Reproduce each of the following entries word for word, from the first line to the last.

-- BEGIN --

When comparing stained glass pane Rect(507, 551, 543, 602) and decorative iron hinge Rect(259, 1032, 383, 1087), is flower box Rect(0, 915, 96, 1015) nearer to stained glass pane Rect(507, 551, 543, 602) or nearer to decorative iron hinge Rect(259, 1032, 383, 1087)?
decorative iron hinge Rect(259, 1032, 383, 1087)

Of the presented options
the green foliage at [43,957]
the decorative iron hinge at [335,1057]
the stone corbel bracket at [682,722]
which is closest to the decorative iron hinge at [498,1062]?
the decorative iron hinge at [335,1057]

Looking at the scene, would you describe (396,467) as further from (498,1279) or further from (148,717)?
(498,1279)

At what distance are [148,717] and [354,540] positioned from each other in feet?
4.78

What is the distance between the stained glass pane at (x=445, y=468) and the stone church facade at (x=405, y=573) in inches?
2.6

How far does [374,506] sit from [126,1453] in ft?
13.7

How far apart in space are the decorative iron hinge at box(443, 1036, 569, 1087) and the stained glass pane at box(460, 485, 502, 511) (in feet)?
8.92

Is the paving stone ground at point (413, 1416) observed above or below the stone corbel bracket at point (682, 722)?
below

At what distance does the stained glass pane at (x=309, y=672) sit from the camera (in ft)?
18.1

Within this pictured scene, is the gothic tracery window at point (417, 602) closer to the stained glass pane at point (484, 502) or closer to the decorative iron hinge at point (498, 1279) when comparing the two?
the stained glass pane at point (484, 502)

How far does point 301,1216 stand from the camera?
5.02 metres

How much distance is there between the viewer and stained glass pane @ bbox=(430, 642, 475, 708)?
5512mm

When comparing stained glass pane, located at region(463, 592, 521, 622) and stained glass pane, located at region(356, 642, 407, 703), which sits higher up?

-- END --

■ **Task response**:
When comparing stained glass pane Rect(507, 551, 543, 602) and decorative iron hinge Rect(259, 1032, 383, 1087), is flower box Rect(0, 915, 96, 1015) nearer to stained glass pane Rect(507, 551, 543, 602) or nearer to decorative iron hinge Rect(259, 1032, 383, 1087)?
decorative iron hinge Rect(259, 1032, 383, 1087)

Of the presented options
the green foliage at [43,957]
the decorative iron hinge at [335,1057]
the stone corbel bracket at [682,722]
which is closest to the decorative iron hinge at [498,1062]?
the decorative iron hinge at [335,1057]

Looking at the scene, would you describe (396,467) as further from (498,1279) or further from (148,717)?
(498,1279)

At what distance are [148,717] and [354,540] positioned from each other in feet?
4.78

What is the distance between the stained glass pane at (x=445, y=468) and the stone church facade at (x=405, y=573) in inches?
2.6

How far does [374,506] sit from [126,1453] in ft?
13.7

How far apart in space are the decorative iron hinge at box(443, 1036, 569, 1087) and the stained glass pane at box(460, 485, 502, 511) (in feet)?
8.92

Is the paving stone ground at point (413, 1416) observed above or below the stone corbel bracket at point (682, 722)?
below

At what distance does the stained glass pane at (x=309, y=672) sit from the camera (in ft)?
18.1

Within this pictured scene, is the gothic tracery window at point (417, 602) closer to the stained glass pane at point (484, 502) or closer to the decorative iron hinge at point (498, 1279) when comparing the two?
the stained glass pane at point (484, 502)

How far does point 301,1216 stand from the camera?
5.02 metres

How much distance is there between the viewer and stained glass pane @ bbox=(430, 642, 475, 708)?
5512mm

When comparing stained glass pane, located at region(463, 592, 521, 622) and stained glass pane, located at region(356, 642, 407, 703), which sits higher up?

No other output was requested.